Bi Weekly Pay Frequency

Setting up Bi Weekly Pay Frequency

Background
Pros for Paying Every Two Weeks
Cons for Bi-weekly Pay Frequency
Dealing with the Extra Pay Period
Other Considerations

Background

There are different pay frequencies by which you can pay employees: Weekly (52 times a year), Every Two Weeks (normally 26 times a year - some years 27 times), Twice a Month (24 times a year), and Monthly (12 times a year). This article covers the pros and cons of paying every two weeks and considerations that need to be made. There are different considerations to make depending on whether the employees are non-exempt from FLSA requirements (ie: the employee is entitled to the federal minimum wage and overtime pay).

Pros for Paying Every Two Weeks

  • Typically, with bi-weekly payrolls, the pay period ends the Sunday prior to the check date. This provides regularity in summation of hours critical for overtime payout, and eliminates split week scenarios. Split weeks do not occur in bi-weekly frequency because of fixed pay period start and end DAYS (e.g., Monday through Sunday), and fixed time sheet cut off days. This impacts non exempts only, because they are required to enter time. This makes it easier for employees to reconcile their pay check with the number of hours logged.
  • No Variations in annual salary/wage costs (for exempts only):
    • Salary disbursed per pay period would be reduced in years having 27 pay periods, when compared to years having 26 pay periods (annual salary remains unchanged). This would result in NO variations in annual salary expenses.
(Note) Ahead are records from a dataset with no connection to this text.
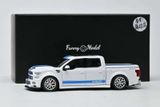  Mô hình xe Ford F150 Super Snake Oxford White / Blue Racing Stripes tỉ lệ 1:64 Funny model OT64844 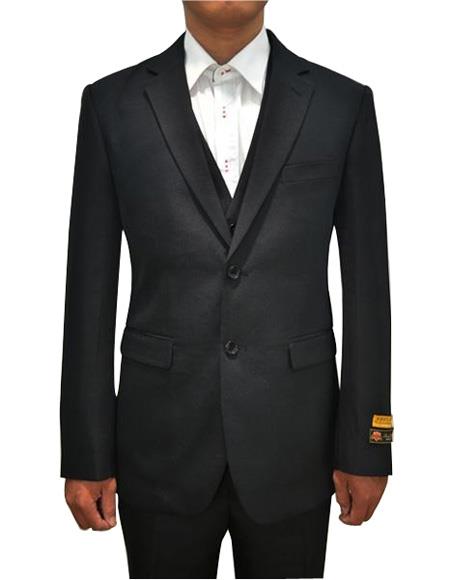  Alberto Nardoni men's Vested 3 Piece Suit Black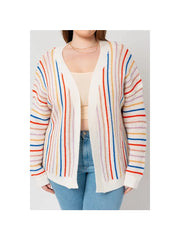 Plus Size Multi Stripe Open Front Sweater Knit Long Sleeve C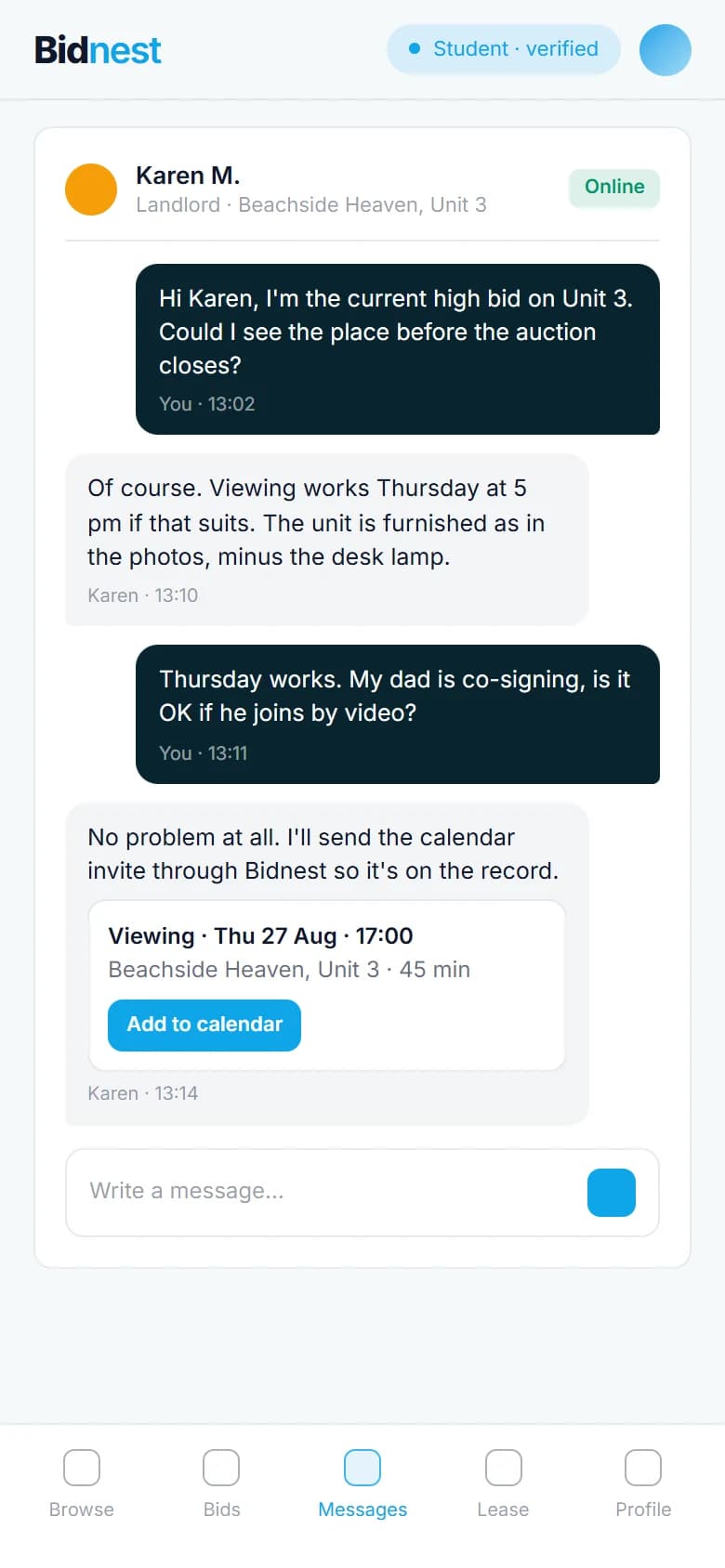 Bidnest Mobile App: Messaging on a phone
Cons for Paying Every Two Weeks

  • Increased operating cost because of additional payroll runs in a year. 26 payrolls in a year. Sometimes 27 payrolls. Impacts both non exempts and exempts.
  • Variations in annual salary/wage costs due to fluctuations in number of pay periods (for non exempts only):
    • Year having 27 pay periods will have higher wage costs, as compared to years having 26 pay periods. This would result in variations in annual wage expenses. The effect would be pronounced if the number of employees under consideration is large.

How do you deal with an extra pay period?

Every so often, the calendar causes us to have to watch what we are doing. This year for example, 2010, if your payroll is bi-weekly and paid on Friday, there are 3 payrolls in January, July and December for 2010. If your first payroll of the year was Friday, January 1st., 2010 and the last payroll is December 31, 2010 you will have 27 pay periods for the year.

So if you started counting and figured out that you will be paying salaried employees over 27 pay periods in 2010, you probably realized that if you do nothing different, you will be paying them more in 2010 than you might have intended. So what do you do?

Procedure

The American Institute of Professional Bookkeepers (AIPB) has some suggestions:

  • Option 1: Divide the total salary among the 27 pay periods rather than 26. This will result in smaller amounts in each paycheck. If you want to do this, be sure to inform your employees, so they don't complain.
  • Option 2: Pay the same amount in each pay period as you did in 2009. This will result in an effective increase in pay for these employees. If you do this, inform employees, so you can take credit for the increase.
  • Option 3: Adjust the last paycheck of the year so that the total pay for the year is the same as the prior year.

NOTE: In any of these circumstances, you will need to inform employees what you are doing.

Other Considerations

Payroll Taxes
The amount of pay will affect the total Social Security and Medicare you and your employees pay. Some employees may reach the maximum Social Security contribution earlier.
Employee Benefits
Paying additional salary may also result in paying additional benefits. For example, you might be over-funding someone's 401(k) with the extra pay period, beyond the maximum allowable amount. If that happens, you would have to give back the money to the employee.